Should the grooves be in the seat and the tongue be in the caps or the other way around?
Or does it even matter?


----------



## Stick486 (Jan 4, 2013)

how wide are your end caps aka breadboards???
how thick???


----------



## Stick486 (Jan 4, 2013)

https://www.routerforums.com/router-bits-types-usage/47459-router-bits-mortise-tenon-project.html


----------



## adot45 (Feb 6, 2013)

I'm thinking 1 1/2 to 2 inches wide. They will be 0.868 in or 22.05 mm that's the thickness of the seat.

That other thread is way too confusing for me. I just plan on a couple of passes on the router table.
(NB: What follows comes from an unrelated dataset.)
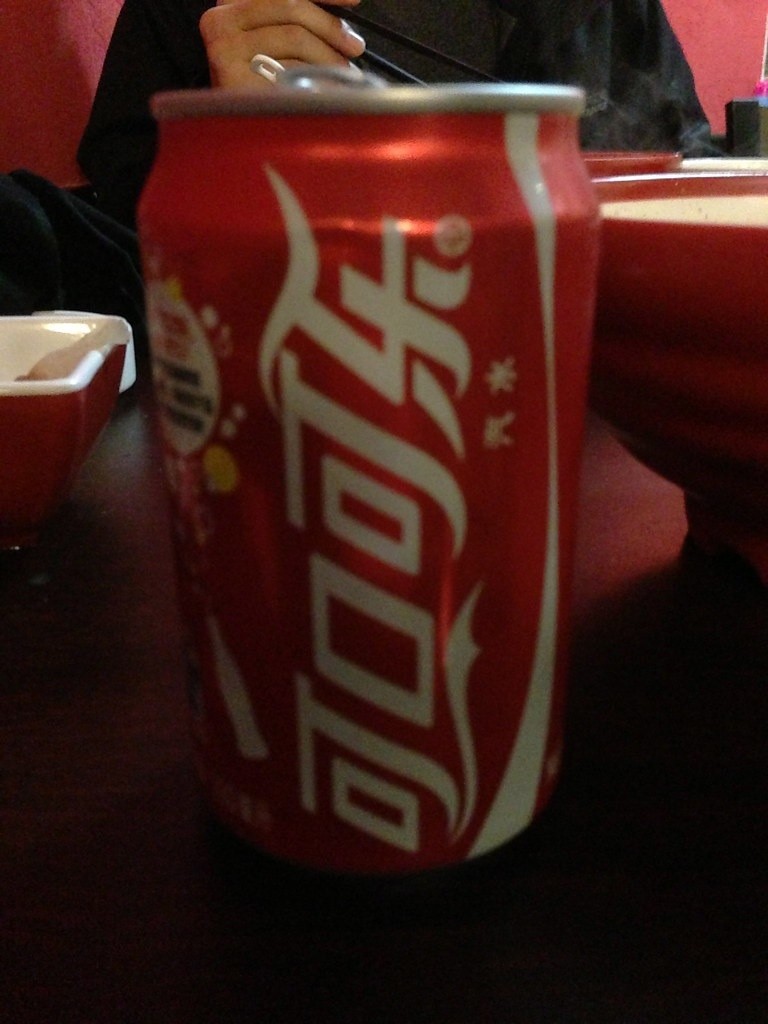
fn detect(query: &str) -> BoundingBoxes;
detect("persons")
[72,0,724,232]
The seat is only 15 1/2" wide, I can run it through the drum sander to true it up.


----------



## Stick486 (Jan 4, 2013)

spline it w/ a centered 5/16~3/8'' spline...
mortise the breadboard to take advantage of the grain...


.


----------



## adot45 (Feb 6, 2013)

I'm putting the caps (breadboards) on the end grain. I plan on using tongue and groove router bits to accomplish this.
Thanks for your help


----------



## Stick486 (Jan 4, 2013)

adot45 said:


> I'm putting the caps (breadboards) on the end grain. I plan on using tongue and groove router bits to accomplish this.
> Thanks for your help


okay...
be advised normal T&G isn't deep nor strong enough for the task..


----------



## DesertRatTom (Jul 3, 2012)

I love splines. Relatively simple. If you have a long spline, you have to use short sections with the proper grain orientation. It's also important to get both sides of the joint straight and the same size, and to put both pieces through the router with the same (usually the front) side down. If you do one up and the other down, you generally wind up having to sand, sand, sand because it's almost impossible to get a bit perfectly centered. 

If you cut the groove on both pieces face down, they will automatically line up when glued up. It will take a minimum of sanding or scraping to get a perfectly flat surface. Fingers can feel a mismatch of just a couple of thousandths 

The following is just background info. The flatter your stock, the better your joints will turn out. Which is the job of the jointer and planer. But if you flatten stock and let it sit for awhile, it may warp or twist or resume its slightly-off surface. So you want to use your prepared material fairly soon after working it. 

Sometimes you use an exotic or different color stock for the spline, which then becomes a decorative element. For example, I often use purpleheart for splines on the corners of frames or boxes because it really looks great against a lighter wood.

Splines should be very close to the exact width as the groove as possible. Too tight stresses the joint and leaves no room for glue. Too narrow and the joint will be weaker. This is where setting your saws and tools up carefully becomes important. If your table saw blade is not a perfect 90 to the table, your splines will be off as well. That's where a Wixey angle gauge come in handy. They're about $30 on Amazon.


----------



## DaninVan (Jan 1, 2012)

Dave; you know the old architects' adage, 'Form follows function'...couldn't be more apt than this particular application.
You're letting the availability of a specific tool dictate the design of the joint. You might regret this down the road; with the grain running lengthwise on the tongue it can potentially split off. Quite honestly, with modern glues it's not likely, but nevertheless.


----------



## adot45 (Feb 6, 2013)

OK, I had a plan but I am flexible. If that isn't how I should do it for the project to last, then I'm not going to do it like my original plan.
I do have a Wixey cube and I do get the tongue oriented with the long grain would be weak....SO, just to scheme this out
in my head, use a dado blade to cut mortises in the bench top ends, then cut mortises in the breadboards, then fit splines to them and glue them up?


----------



## Stick486 (Jan 4, 2013)

adot45 said:


> in my head, use a dado blade to cut mortises in the bench top ends, then cut mortises in the breadboards, then fit splines to them and glue them up?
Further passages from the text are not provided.